Il a aussi demandé aux chefs d'entreprises de "travailler beaucoup mieux avec nous sur les projets clés en main". "C'est ce qu'on doit continuer de développer avec les métropoles, les villes, les régions", a-t-il dit, prenant l'exemple de Dunkerque où, pour la vallée de la batterie, un travail de cartographie des friches et des sites avait été réalisé en amont. "Aujourd'hui, nous collectivités publiques, nous sommes trop lents", a-t-il déploré.

Emmanuel Macron a aussi annoncé une réforme de la politique d'achats publics afin de favoriser les solutions innovantes "locales". "Nos achats publics auront deux tutelles : budgétaire et industrielle", a-t-il indiqué.

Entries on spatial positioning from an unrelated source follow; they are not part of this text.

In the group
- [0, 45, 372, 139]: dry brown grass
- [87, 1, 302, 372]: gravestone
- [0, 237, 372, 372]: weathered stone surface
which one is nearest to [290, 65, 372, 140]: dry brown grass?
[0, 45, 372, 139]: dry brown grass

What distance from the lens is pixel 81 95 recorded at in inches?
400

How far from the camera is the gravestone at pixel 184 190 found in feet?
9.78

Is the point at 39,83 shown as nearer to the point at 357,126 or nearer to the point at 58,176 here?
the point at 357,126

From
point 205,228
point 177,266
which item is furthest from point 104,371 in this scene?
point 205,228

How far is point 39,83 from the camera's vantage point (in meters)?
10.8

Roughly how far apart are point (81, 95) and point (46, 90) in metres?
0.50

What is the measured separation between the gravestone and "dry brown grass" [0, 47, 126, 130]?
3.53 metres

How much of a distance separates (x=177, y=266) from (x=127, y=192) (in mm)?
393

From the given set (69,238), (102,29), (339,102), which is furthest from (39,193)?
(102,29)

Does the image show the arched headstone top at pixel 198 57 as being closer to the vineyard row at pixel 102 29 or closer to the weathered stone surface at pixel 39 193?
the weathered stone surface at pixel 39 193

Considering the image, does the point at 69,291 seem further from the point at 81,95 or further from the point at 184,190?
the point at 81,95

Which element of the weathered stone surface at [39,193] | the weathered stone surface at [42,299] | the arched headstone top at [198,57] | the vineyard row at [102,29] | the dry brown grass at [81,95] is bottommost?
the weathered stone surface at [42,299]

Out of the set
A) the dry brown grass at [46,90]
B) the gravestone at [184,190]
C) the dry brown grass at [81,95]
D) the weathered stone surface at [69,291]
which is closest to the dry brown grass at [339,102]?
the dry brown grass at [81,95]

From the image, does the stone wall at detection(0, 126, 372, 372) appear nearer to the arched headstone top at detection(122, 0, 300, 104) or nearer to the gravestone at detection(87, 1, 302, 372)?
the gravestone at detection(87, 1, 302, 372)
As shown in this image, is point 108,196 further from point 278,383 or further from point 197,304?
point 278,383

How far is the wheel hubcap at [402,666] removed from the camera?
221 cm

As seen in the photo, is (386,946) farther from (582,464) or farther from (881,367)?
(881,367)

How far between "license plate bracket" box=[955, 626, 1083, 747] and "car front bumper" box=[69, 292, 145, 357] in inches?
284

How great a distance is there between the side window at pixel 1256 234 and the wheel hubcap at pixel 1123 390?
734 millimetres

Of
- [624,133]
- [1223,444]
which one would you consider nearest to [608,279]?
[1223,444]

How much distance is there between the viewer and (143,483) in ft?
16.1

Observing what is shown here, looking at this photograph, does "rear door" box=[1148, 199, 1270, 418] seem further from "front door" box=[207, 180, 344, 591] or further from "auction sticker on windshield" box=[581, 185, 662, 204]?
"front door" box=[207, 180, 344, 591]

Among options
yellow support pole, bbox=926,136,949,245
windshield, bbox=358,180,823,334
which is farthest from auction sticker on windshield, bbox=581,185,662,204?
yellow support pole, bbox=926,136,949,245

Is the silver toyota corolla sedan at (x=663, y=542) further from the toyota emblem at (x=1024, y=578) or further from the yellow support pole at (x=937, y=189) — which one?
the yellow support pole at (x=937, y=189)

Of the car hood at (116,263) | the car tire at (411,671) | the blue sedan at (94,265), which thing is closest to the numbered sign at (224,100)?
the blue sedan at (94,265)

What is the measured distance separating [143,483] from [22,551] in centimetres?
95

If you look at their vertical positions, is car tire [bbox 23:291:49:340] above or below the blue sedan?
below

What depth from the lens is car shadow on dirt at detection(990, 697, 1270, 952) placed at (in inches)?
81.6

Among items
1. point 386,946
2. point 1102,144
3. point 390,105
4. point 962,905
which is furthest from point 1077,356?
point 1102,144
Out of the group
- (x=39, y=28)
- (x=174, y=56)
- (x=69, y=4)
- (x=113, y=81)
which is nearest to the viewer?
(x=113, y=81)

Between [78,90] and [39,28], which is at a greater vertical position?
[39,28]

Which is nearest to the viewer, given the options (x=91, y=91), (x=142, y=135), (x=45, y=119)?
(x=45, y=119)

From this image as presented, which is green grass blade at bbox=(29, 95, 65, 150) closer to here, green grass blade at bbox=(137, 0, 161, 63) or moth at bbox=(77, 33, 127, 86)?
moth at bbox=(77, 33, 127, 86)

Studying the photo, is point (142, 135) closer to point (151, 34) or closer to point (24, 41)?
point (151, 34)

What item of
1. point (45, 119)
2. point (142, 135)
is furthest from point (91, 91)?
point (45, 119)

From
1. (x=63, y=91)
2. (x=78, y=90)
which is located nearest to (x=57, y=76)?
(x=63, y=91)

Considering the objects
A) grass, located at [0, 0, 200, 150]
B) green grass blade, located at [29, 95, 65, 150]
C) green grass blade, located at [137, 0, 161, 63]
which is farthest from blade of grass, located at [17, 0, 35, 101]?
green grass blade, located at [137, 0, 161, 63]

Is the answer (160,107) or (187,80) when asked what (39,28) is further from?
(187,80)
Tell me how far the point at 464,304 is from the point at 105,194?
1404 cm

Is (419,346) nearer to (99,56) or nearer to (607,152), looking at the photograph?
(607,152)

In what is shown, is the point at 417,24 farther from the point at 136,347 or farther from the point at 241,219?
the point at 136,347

Troisième axe sur lequel il veut avancer : "la bataille des talents".

Le plan a déjà permis de sécuriser la production d'1 million de véhicules électriques sur les 2 millions visés, grâce à la construction de 4 "gigafactories", d'ouvrir 12 nouveaux instituts hospitalo-universitaires, 5 "bioclusters", de fabriquer 8 biomédicaments sur les 20 prévus pour 2030, ou encore de doubler les capacités de tournage en Europe, avec 3 nouveaux studios de tournage, a énuméré Emmanuel Macron. Parmi les futures innovations de "rupture", il place ses espoirs dans la fusion nucléaire, les aimants supraconducteurs, la capture et le stockage du CO2 ou encore l'espace. "C'est une de nos nouvelles frontières", a-t-il dit, alors que le plan financera le développement d'un avion spatial cargo capable d'acheminer du fret vers de futures stations spatiales...

Emmanuel Macron a aussi annoncé le lancement de "missions d’exploration" de réservoirs d’hydrogène naturel "blanc" sur tout le territoire. Il souhaite aussi une cartographie des ressources minérales indispensables à la transition énergétique.